### PROBLEM REQUIREMENTS
Return the full listing, character for character.
━━━ GIVEN INFORMATION ━━━
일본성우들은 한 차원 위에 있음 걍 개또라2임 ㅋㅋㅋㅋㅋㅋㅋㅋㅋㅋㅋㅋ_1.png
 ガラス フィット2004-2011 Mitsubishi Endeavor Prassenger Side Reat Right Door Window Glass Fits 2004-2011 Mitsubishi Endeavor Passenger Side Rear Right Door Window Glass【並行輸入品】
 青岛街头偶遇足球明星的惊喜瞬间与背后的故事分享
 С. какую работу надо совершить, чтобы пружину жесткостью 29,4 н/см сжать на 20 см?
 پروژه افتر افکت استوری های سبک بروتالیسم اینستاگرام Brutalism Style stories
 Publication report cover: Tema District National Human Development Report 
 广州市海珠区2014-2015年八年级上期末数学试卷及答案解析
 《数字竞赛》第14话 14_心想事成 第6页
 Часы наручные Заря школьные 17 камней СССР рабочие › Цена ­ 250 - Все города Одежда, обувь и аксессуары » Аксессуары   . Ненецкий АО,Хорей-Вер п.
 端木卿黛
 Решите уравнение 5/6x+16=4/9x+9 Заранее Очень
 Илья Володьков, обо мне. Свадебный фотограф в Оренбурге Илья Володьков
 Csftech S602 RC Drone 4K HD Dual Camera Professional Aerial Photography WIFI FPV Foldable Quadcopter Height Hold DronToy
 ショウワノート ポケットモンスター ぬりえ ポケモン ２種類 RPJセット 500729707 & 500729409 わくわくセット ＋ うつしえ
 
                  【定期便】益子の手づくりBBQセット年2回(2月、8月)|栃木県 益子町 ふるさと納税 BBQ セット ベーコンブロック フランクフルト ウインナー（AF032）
━━━
### TASK RESPONSE
일본성우들은 한 차원 위에 있음 걍 개또라2임 ㅋㅋㅋㅋㅋㅋㅋㅋㅋㅋㅋㅋ_1.png
 ガラス フィット2004-2011 Mitsubishi Endeavor Prassenger Side Reat Right Door Window Glass Fits 2004-2011 Mitsubishi Endeavor Passenger Side Rear Right Door Window Glass【並行輸入品】
 青岛街头偶遇足球明星的惊喜瞬间与背后的故事分享
 С. какую работу надо совершить, чтобы пружину жесткостью 29,4 н/см сжать на 20 см?
 پروژه افتر افکت استوری های سبک بروتالیسم اینستاگرام Brutalism Style stories
 Publication report cover: Tema District National Human Development Report 
 广州市海珠区2014-2015年八年级上期末数学试卷及答案解析
 《数字竞赛》第14话 14_心想事成 第6页
 Часы наручные Заря школьные 17 камней СССР рабочие › Цена ­ 250 - Все города Одежда, обувь и аксессуары » Аксессуары   . Ненецкий АО,Хорей-Вер п.
 端木卿黛
 Решите уравнение 5/6x+16=4/9x+9 Заранее Очень
 Илья Володьков, обо мне. Свадебный фотограф в Оренбурге Илья Володьков
 Csftech S602 RC Drone 4K HD Dual Camera Professional Aerial Photography WIFI FPV Foldable Quadcopter Height Hold DronToy
 ショウワノート ポケットモンスター ぬりえ ポケモン ２種類 RPJセット 500729707 & 500729409 わくわくセット ＋ うつしえ
 
                  【定期便】益子の手づくりBBQセット年2回(2月、8月)|栃木県 益子町 ふるさと納税 BBQ セット ベーコンブロック フランクフルト ウインナー（AF032）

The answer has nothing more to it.